Our growth as individuals
I won’t lie to you. There have been some rocky moments in our growth as individuals and as partners. Lisa and I have been good friends for a long time and it was tricky developing the line between speaking as friends and speaking as partners. Rhea tends to be, as she puts it, the “soft spoken member of Outspoken” and at times that could lead to her being overrun by personalities as strong as mine and Lisa’s. Lisa and Rhea are neighbors in addition to being business partners and needed to learn that sometimes, too much together time is a bad thing.
But, what we all learned early on is that being partners in a company is much like being in a marriage. And in this marriage, divorce was never an option. We all learned to speak our minds openly and honestly with each other, compromise and put in the effort it required to make it work. We learned to work together as a group, while maintaining our individuality.
In the last year, I’ve watched both Lisa and Rhea grow as entrepreneurs.

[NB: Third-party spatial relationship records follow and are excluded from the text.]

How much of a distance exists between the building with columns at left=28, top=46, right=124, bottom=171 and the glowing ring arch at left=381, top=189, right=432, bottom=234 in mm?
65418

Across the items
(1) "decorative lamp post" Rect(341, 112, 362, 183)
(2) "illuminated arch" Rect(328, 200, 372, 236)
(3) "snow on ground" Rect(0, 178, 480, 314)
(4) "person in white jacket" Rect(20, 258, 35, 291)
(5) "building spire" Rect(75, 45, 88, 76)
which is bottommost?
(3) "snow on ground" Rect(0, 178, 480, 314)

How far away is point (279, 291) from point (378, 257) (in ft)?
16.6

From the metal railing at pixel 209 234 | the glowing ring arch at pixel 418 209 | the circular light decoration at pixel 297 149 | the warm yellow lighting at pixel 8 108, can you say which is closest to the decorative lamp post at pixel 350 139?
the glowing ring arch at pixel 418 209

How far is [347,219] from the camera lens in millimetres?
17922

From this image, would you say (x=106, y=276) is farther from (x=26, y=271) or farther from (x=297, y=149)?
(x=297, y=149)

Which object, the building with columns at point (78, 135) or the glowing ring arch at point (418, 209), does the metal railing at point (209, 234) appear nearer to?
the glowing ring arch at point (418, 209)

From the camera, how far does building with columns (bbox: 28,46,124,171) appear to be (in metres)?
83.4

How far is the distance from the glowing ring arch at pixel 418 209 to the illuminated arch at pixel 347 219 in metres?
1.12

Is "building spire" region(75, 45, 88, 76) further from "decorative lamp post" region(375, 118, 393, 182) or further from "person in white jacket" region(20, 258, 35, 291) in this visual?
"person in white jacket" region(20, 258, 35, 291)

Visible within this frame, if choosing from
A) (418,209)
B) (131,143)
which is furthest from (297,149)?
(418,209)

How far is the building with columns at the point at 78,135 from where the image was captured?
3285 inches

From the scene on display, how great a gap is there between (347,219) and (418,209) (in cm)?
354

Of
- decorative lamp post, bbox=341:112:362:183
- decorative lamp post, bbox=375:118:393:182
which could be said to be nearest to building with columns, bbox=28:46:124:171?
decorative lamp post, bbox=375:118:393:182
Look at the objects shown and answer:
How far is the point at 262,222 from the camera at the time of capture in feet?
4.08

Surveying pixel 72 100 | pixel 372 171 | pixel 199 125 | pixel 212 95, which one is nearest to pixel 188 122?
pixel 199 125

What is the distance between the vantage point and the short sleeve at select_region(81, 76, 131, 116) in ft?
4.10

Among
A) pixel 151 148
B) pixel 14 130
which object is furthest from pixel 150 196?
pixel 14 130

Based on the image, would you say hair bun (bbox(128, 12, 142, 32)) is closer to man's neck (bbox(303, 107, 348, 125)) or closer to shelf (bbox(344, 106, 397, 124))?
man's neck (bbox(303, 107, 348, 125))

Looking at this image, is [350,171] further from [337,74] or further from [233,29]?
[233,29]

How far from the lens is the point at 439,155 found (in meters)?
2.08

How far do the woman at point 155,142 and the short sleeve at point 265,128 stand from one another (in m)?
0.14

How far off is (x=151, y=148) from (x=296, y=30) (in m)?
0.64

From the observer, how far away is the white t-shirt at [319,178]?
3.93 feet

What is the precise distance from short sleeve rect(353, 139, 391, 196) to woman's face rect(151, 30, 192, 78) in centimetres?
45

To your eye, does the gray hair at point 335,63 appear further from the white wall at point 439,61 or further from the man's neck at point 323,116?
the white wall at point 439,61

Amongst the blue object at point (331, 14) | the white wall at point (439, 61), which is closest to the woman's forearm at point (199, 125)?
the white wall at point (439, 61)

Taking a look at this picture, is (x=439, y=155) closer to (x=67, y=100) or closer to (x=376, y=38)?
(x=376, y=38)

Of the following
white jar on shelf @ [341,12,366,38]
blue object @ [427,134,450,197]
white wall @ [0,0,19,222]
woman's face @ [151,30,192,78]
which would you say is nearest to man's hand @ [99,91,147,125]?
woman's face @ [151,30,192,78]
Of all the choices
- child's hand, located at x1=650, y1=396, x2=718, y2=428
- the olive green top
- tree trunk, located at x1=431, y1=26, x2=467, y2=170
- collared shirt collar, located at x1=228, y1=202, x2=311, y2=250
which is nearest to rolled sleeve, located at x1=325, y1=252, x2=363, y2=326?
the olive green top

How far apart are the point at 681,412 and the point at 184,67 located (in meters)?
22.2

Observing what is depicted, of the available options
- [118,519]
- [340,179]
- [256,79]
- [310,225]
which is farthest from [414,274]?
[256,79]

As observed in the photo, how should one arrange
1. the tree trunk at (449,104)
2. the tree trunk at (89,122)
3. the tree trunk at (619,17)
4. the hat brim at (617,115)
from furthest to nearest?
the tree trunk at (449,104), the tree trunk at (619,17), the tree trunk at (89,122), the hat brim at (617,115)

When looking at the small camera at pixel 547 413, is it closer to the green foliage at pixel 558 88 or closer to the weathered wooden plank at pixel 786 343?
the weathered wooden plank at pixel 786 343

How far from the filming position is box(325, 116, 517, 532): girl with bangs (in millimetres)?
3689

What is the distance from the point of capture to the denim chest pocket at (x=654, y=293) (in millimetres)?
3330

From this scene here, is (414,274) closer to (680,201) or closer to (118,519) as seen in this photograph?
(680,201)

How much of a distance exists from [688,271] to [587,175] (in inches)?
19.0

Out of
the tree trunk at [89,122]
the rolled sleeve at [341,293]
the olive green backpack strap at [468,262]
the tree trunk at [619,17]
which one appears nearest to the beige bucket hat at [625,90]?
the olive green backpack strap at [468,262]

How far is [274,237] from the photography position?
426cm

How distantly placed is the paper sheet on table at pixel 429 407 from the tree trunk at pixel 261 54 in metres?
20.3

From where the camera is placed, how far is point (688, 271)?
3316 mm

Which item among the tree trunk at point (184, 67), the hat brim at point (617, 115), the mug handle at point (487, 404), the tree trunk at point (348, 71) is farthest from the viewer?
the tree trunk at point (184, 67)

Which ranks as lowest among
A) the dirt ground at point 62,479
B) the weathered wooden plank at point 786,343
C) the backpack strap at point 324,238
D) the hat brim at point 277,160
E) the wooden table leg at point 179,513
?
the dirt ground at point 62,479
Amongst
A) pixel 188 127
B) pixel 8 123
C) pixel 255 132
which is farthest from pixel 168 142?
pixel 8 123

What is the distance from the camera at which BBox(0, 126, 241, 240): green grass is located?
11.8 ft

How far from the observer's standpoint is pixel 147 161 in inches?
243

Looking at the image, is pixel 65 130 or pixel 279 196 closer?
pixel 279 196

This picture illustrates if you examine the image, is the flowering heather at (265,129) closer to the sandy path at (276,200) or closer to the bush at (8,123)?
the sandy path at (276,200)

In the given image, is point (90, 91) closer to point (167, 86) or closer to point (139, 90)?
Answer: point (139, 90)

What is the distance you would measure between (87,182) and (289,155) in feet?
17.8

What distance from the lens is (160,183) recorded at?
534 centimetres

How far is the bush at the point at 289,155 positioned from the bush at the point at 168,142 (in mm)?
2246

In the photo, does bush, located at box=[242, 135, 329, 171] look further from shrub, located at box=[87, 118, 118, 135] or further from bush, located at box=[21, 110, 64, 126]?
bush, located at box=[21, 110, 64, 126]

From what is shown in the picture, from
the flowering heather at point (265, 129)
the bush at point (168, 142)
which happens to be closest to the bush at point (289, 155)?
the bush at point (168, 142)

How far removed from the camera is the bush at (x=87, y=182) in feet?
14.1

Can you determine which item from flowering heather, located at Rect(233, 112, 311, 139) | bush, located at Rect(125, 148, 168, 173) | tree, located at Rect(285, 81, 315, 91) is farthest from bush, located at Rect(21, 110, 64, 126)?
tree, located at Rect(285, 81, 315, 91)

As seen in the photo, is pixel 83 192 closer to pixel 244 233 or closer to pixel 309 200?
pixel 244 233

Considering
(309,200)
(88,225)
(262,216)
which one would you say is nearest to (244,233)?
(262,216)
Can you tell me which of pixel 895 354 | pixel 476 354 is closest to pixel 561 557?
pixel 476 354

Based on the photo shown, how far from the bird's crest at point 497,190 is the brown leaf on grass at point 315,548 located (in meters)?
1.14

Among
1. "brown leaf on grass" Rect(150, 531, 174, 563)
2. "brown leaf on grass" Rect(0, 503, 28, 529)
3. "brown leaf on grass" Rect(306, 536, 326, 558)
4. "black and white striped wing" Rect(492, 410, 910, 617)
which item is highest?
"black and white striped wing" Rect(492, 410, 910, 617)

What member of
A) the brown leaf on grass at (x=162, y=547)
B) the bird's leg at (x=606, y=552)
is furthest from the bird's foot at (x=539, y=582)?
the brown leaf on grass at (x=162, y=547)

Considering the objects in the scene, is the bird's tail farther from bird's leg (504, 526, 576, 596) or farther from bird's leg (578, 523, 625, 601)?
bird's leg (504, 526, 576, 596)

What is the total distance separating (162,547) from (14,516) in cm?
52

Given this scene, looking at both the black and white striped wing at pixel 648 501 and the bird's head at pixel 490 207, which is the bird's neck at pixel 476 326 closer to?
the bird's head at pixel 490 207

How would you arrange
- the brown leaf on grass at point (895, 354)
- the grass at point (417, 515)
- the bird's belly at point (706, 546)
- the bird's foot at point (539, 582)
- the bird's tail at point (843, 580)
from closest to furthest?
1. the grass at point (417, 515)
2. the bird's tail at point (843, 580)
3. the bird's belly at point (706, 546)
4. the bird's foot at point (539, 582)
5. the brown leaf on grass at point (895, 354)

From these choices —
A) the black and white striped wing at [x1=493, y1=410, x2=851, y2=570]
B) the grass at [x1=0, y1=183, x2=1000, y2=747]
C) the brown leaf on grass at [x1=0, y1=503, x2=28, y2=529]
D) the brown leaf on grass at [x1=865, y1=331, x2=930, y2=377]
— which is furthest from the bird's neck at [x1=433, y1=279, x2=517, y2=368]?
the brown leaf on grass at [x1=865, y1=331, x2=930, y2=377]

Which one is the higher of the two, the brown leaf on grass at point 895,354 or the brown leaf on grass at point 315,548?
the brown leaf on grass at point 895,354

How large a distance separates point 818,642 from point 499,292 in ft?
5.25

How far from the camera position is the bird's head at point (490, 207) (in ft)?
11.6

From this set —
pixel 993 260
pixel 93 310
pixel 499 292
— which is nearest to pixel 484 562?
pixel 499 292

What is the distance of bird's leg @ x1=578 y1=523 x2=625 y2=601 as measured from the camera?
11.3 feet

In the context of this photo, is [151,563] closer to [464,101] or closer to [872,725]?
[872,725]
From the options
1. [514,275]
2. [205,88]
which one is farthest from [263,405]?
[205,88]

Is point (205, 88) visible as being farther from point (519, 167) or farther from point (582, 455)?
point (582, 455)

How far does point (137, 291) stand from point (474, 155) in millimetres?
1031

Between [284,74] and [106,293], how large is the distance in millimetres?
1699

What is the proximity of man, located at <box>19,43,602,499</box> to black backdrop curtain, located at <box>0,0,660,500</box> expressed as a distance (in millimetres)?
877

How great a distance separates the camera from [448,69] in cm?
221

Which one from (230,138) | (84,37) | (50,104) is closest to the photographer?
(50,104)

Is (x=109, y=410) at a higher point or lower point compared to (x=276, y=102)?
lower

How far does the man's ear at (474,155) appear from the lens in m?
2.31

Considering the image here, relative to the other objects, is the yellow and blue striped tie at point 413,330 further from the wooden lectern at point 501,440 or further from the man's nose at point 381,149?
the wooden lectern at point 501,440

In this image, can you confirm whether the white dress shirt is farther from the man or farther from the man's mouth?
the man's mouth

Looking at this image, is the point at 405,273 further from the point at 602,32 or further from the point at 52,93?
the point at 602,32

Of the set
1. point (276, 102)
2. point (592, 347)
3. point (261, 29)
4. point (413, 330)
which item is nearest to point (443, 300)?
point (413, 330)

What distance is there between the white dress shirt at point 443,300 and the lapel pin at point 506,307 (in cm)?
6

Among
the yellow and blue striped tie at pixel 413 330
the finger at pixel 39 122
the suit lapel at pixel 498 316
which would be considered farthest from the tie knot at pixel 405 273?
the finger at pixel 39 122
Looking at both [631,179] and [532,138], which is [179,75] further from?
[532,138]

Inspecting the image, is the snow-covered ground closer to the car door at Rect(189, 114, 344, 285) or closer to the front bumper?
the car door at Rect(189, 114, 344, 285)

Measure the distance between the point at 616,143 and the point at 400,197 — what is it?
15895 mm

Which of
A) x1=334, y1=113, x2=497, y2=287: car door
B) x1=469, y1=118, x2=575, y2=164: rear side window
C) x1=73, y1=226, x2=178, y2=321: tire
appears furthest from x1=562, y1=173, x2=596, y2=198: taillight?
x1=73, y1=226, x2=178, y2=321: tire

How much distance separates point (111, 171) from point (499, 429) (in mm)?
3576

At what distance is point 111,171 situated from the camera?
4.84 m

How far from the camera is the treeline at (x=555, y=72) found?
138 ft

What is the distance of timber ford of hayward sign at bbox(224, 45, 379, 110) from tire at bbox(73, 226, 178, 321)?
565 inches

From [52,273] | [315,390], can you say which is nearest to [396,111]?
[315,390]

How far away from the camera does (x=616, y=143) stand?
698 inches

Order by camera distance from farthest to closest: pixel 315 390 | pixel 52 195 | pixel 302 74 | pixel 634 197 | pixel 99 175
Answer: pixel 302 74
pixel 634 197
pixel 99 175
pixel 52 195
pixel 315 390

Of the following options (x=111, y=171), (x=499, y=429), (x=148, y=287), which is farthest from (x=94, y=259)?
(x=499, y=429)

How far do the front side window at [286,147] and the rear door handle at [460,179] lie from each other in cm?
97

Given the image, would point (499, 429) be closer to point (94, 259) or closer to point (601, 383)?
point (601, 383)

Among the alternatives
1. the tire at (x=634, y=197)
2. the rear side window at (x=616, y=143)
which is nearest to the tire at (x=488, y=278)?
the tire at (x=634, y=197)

If you had told me a year ago that Lisa would be doing radio interviews I would have likely laughed at you. She is used to wielding her keyboard and it’s been exciting to see her start to wield her voice. She’s realized she needed to start taking every opportunity she could to promote her company, even if it puts her outside of her comfort zone. I’ve watched Lisa put in long hours, late nights and many weekends that I’m sure she used to spend in much more exciting ways. Lisa has never uttered the phrase “that’s not my job.” When there is a hole, she fills it if there is any possible way for her to do so. She uses phrases like “company growth plan” now. Awesome.
It’s also been exciting to see Rhea grow in her confidence and start to stand her ground when tough situations arise. She has always questioned why we’ve made every decision we have as a company – not because she doubts it – but because she has been eager to learn the reasoning behind why we made it so she can get better at making those decisions herself. I’ve watched her grow as a manager of both employees and clients. She’s learned why not every client is a “good client” for us and for the last several months has been “bang on” in weeding those out herself before we ever sit down to discuss what new client proposals need to be done and if they are a fit for us.
As for myself, I’ve learned to work in a group setting over the last year when I’m used to being the only voice in charge. I’ve also learned that it’s hard as hell to run two companies and have been learning to work through the chaos my life can sometimes become as a result. [Lisa says to note that I’ve “also learned to play better with others and not always be a bitch, which is very new to [me].” Bite me Barone.]
Where we’re going
I’m actually pretty damn excited about the second year with Outspoken. You can expect more press mentions, more controversy and more killer content from us in the coming year. We have revenue goals and company growth goals you can expect to see us working our assess off to achieve. And we’ll be working harder to spread our wings and extend our reach further and further outside the typical core “SEO realm.”